Text to read -
[BEGIN]

The Four

(Axel Boer) #1

They put me in a Mercedes van, drive me half a kilometer to a
helipad. I get in a lawnmower with a propeller, piloted by a guy who
looks like my paper boy in a pilot’s Halloween costume... and for 120
euros (about 20 euros more than a cab), I’m choppered over the Côte
d’Azur and set down three hundred meters from my hotel. For a
moment, I’m James bond... minus the looks, skills, gadgets, sex
appeal, Aston Martin, and license to kill. Still, close...
This is not only supercool but possible, because Uber has access to
visionary capital and has paired it with creativity and a lack of respect
for the norms around customer experience. The company can do crazy
shit like that—decide to take everybody on a helicopter from an airport
to a luxury hotel, or deliver kittens on Valentine’s Day. But it fails on
vertical, as the cars are owned by the drivers, who often work with
competitors. Not owning cars has helped them scale fast, but it makes
them vulnerable, as they have no analog moats. As you might imagine,
Uber also has considerable big data skills—it knows where you are,
where you’re going, where you’re likely to go, and it’s all linked to your
identity. The app is already auto-populating your destination based on
travel history, aging in reverse.

[END]

Data supplied -
[BEGIN]

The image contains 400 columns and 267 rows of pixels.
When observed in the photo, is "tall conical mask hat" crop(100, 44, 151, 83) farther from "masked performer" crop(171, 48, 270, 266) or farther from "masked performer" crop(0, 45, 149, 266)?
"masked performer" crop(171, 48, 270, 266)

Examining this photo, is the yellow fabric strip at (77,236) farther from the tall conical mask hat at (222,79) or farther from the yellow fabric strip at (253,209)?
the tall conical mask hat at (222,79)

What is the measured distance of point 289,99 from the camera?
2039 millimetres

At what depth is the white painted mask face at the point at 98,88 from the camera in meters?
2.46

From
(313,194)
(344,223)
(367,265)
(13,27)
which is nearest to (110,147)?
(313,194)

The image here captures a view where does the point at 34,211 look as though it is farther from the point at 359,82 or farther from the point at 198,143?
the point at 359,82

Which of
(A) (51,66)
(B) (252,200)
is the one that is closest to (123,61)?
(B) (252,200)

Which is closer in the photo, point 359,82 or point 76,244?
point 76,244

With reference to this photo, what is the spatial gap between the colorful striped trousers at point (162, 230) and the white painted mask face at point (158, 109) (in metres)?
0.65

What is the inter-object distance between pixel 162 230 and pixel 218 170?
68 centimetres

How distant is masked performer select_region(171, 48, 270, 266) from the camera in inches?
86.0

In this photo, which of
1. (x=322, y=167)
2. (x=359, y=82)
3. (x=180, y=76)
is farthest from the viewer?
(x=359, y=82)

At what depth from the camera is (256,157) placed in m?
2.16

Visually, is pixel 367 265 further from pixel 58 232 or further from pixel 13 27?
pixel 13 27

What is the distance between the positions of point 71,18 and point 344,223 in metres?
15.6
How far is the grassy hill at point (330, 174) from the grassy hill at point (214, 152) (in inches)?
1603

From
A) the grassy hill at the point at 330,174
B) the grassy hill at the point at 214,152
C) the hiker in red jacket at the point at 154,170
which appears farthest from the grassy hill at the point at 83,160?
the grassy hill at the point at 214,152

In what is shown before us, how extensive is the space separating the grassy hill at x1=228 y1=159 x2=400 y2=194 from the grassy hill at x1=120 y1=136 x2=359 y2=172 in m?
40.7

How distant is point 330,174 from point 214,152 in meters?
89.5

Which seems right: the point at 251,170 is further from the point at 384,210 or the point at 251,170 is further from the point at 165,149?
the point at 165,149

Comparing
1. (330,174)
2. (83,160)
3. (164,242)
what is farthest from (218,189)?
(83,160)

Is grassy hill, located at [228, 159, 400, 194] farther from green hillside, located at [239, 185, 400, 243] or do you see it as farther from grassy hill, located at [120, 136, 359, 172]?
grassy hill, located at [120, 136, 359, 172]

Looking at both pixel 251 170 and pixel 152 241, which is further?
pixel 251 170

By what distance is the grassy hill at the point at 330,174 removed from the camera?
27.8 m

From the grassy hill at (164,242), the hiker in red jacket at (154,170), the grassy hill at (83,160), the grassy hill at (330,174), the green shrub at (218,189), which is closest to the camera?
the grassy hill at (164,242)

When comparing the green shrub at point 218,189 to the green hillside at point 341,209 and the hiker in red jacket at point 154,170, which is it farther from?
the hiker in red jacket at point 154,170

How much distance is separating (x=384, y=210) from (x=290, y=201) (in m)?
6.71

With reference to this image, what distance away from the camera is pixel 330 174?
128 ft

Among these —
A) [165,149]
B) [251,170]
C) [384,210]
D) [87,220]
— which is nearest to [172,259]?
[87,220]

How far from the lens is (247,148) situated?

[END]

Requirement -
In the passage about the Uber helicopter ride, why does the company's not owning its cars leave it vulnerable? Answer in one to three sentences.

Response to this task -
The cars belong to the drivers, who often work with competitors, so Uber fails on vertical. Not owning the cars helped it scale fast, but it leaves the company with no analog moats.